__Items from a dataset__:
· · · · ·
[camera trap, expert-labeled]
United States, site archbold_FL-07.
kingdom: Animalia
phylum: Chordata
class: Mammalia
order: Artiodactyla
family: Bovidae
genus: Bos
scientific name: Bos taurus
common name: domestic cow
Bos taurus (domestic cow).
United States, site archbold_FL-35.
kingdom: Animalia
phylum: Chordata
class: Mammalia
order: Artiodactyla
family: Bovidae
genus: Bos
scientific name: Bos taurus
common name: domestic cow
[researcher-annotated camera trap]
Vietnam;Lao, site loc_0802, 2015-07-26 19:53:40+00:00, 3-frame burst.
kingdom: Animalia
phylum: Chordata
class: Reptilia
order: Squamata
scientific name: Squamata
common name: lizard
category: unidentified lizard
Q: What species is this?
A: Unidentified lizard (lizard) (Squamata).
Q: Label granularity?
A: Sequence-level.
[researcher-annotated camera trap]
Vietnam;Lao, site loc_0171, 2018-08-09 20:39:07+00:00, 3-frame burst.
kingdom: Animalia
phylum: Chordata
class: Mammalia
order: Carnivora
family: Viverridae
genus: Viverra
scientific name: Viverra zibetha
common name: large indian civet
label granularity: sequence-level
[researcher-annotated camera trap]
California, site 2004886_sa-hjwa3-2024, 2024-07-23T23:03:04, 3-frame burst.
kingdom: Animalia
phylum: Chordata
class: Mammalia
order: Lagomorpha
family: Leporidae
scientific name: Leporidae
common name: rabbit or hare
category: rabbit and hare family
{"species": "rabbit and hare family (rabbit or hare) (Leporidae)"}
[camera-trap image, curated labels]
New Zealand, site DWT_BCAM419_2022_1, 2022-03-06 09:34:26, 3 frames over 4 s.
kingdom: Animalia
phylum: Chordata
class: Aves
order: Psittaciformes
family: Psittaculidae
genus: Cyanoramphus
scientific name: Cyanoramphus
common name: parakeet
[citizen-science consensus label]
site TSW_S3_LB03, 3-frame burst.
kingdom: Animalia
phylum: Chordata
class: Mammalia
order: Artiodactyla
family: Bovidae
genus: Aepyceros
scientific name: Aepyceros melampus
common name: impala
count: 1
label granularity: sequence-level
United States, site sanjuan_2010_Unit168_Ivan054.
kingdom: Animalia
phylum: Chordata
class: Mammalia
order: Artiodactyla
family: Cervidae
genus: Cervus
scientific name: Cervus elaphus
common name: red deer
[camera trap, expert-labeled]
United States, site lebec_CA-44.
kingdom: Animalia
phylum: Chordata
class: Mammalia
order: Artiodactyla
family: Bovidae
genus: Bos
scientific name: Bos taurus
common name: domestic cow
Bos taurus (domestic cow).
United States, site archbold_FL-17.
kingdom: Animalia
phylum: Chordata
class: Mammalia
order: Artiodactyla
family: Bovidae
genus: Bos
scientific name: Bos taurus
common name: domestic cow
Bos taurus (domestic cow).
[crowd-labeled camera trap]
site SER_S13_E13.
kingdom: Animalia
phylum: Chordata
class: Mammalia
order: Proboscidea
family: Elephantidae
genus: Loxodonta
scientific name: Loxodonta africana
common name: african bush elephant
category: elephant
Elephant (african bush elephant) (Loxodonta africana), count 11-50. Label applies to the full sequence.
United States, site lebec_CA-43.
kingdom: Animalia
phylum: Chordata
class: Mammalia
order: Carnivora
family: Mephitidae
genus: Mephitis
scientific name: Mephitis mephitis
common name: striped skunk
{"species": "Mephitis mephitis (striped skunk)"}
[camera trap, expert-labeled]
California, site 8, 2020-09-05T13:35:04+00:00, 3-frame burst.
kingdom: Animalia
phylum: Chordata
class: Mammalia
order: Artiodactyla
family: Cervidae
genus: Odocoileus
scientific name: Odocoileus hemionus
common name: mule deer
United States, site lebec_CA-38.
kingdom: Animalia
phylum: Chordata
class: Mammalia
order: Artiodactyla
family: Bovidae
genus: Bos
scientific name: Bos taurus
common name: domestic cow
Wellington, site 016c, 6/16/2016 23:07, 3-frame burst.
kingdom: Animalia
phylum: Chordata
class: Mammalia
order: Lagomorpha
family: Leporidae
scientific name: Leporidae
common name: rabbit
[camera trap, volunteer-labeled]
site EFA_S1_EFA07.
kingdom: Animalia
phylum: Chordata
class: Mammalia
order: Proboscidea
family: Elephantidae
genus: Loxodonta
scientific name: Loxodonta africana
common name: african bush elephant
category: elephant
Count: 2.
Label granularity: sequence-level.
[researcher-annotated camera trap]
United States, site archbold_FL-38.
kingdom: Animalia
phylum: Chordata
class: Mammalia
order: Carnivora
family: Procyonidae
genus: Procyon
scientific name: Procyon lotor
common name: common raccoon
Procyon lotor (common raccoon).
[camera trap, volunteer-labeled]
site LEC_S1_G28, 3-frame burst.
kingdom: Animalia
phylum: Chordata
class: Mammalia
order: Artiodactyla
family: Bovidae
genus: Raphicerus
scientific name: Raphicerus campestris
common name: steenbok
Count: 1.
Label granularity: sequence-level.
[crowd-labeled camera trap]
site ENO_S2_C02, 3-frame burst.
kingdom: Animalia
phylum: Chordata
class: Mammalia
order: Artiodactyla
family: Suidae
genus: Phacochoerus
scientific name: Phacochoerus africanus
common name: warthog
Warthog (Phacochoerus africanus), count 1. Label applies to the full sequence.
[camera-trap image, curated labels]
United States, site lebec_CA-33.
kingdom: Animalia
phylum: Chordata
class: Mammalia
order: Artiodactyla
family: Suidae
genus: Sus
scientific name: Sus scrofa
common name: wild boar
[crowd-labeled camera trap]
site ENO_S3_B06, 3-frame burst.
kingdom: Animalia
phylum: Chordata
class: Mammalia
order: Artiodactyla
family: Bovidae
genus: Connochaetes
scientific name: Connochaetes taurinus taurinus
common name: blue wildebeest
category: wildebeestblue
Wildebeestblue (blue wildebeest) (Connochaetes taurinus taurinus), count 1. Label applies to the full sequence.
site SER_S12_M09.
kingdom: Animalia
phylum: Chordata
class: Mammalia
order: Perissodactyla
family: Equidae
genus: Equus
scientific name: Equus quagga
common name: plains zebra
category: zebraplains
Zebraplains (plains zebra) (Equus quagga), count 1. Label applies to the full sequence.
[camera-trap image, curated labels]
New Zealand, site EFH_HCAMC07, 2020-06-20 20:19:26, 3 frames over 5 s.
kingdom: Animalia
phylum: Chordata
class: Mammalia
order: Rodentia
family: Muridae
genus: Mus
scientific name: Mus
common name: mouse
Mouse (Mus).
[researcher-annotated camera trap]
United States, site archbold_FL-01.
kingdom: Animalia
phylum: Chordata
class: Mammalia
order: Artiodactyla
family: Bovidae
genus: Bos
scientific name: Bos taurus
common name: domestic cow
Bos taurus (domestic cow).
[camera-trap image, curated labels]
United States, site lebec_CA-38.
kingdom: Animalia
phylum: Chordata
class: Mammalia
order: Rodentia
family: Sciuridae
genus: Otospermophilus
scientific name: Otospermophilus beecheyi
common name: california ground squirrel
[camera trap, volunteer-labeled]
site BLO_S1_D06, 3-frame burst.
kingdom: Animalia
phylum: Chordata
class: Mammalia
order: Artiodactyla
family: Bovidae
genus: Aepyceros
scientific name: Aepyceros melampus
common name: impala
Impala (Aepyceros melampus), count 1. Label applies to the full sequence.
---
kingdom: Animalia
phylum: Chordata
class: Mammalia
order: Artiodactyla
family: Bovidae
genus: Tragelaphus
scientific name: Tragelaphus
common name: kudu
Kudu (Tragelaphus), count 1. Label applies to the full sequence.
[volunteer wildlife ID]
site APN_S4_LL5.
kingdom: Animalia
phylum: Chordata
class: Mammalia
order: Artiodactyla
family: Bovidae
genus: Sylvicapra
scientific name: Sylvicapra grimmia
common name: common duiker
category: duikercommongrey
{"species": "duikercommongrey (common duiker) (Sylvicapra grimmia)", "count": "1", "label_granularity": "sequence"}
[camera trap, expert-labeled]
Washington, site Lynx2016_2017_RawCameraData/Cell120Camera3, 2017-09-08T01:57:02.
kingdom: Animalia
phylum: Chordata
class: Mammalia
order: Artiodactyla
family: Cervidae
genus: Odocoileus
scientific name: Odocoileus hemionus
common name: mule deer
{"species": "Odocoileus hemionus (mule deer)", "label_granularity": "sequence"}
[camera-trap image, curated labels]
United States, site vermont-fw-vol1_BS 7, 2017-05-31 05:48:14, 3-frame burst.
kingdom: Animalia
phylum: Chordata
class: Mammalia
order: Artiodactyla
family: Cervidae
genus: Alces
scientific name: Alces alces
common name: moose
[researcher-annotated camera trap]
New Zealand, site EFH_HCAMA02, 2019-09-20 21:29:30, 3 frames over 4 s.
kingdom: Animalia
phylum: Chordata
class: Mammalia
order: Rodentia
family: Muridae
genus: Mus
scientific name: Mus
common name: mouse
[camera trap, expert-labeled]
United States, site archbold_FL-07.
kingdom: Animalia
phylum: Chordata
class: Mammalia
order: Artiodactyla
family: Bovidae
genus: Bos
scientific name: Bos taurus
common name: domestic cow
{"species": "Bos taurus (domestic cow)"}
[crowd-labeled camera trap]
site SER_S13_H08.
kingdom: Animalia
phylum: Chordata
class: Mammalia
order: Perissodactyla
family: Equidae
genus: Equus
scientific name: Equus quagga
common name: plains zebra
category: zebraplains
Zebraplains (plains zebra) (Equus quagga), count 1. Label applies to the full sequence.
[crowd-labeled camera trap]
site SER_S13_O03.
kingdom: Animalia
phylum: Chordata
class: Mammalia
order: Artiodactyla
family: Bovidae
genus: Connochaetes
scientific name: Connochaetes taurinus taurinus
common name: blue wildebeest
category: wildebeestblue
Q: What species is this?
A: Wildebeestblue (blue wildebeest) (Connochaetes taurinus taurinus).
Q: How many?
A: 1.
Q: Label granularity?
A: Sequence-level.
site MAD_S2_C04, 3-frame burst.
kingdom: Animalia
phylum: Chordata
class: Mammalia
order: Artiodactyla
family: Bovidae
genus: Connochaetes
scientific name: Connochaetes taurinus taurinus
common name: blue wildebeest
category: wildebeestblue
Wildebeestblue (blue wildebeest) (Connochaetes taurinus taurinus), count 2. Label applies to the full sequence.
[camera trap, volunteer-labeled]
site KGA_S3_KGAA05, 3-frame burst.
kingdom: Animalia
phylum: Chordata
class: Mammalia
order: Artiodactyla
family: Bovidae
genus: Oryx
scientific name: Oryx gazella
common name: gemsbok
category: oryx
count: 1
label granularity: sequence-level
· · · · ·
__Task details__: Scan the entries and show every line in which the word "duikercommongrey" is found.

__Solution for this exercise__:
category: duikercommongrey
{"species": "duikercommongrey (common duiker) (Sylvicapra grimmia)", "count": "1", "label_granularity": "sequence"}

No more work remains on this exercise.